* [Information shown]
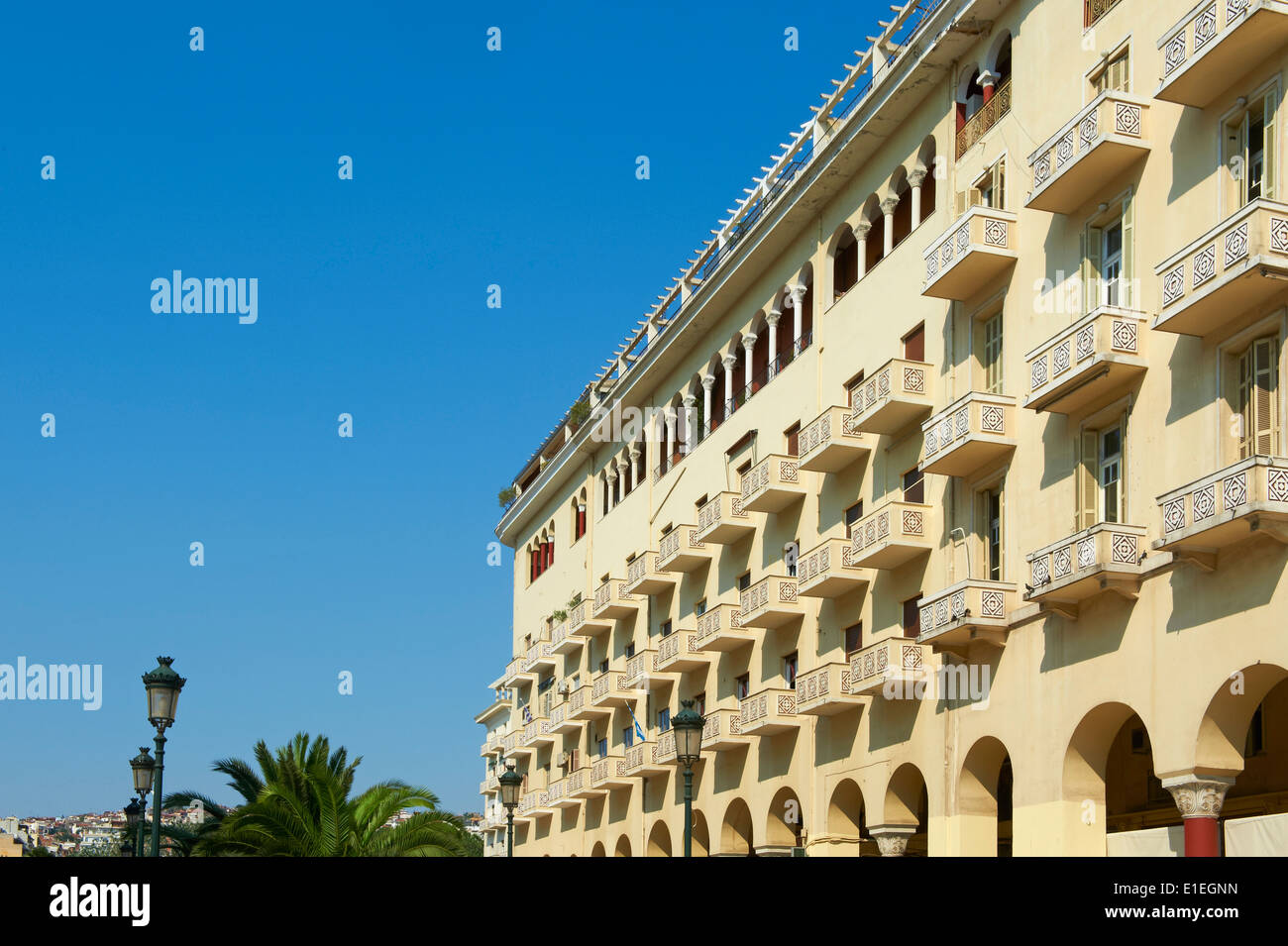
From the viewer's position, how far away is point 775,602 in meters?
32.9

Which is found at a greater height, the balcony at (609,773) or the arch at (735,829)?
the balcony at (609,773)

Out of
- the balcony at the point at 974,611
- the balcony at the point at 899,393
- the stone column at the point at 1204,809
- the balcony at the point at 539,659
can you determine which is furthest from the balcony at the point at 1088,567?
the balcony at the point at 539,659

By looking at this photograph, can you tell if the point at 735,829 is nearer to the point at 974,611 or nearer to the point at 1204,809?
the point at 974,611

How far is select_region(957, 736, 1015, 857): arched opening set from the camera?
25422 millimetres

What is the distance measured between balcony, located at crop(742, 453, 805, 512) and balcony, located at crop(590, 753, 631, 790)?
10704mm

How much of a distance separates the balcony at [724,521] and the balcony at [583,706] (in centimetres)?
954

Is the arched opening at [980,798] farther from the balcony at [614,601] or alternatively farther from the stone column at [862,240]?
the balcony at [614,601]

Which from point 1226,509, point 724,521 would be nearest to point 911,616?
point 724,521

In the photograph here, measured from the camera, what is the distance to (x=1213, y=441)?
19.8 metres

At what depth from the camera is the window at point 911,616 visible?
1109 inches

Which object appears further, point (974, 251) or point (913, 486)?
point (913, 486)

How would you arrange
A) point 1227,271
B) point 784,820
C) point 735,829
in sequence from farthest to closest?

* [Stated task]
Reproduce all of the records above word for word, leaving out the pictures.

* [Answer for the task]
From the viewer's position, how far away is point 775,602 in meters?
32.9

Which is found at a greater height, the balcony at (609,773) or the arch at (735,829)?
the balcony at (609,773)

Out of
- the balcony at the point at 974,611
- the balcony at the point at 899,393
- the stone column at the point at 1204,809
- the balcony at the point at 539,659
can you determine which is furthest from the balcony at the point at 1088,567?
the balcony at the point at 539,659

By looking at this photograph, can you tell if the point at 735,829 is nearer to the point at 974,611 or nearer to the point at 1204,809?
the point at 974,611

How far is select_region(957, 736, 1015, 857): arched opening set from the camera?
25422 millimetres

What is the distance measured between balcony, located at crop(742, 453, 805, 512) and balcony, located at crop(590, 753, 631, 790)?
10704mm

How much of a distance separates the balcony at [724,521] and the balcony at [583,706] (in centimetres)?
954

Is the arched opening at [980,798] farther from the balcony at [614,601] or alternatively farther from the stone column at [862,240]?
the balcony at [614,601]

Which from point 1226,509, point 724,521 would be nearest to point 911,616?
point 724,521

In the photograph here, measured from the camera, what is the distance to (x=1213, y=441)?
19.8 metres

At what depth from the camera is the window at point 911,616 visible?
1109 inches

Which object appears further, point (974, 251) or point (913, 486)?
point (913, 486)

How would you arrange
A) point 1227,271
B) point 784,820
C) point 735,829
in sequence from farthest to closest?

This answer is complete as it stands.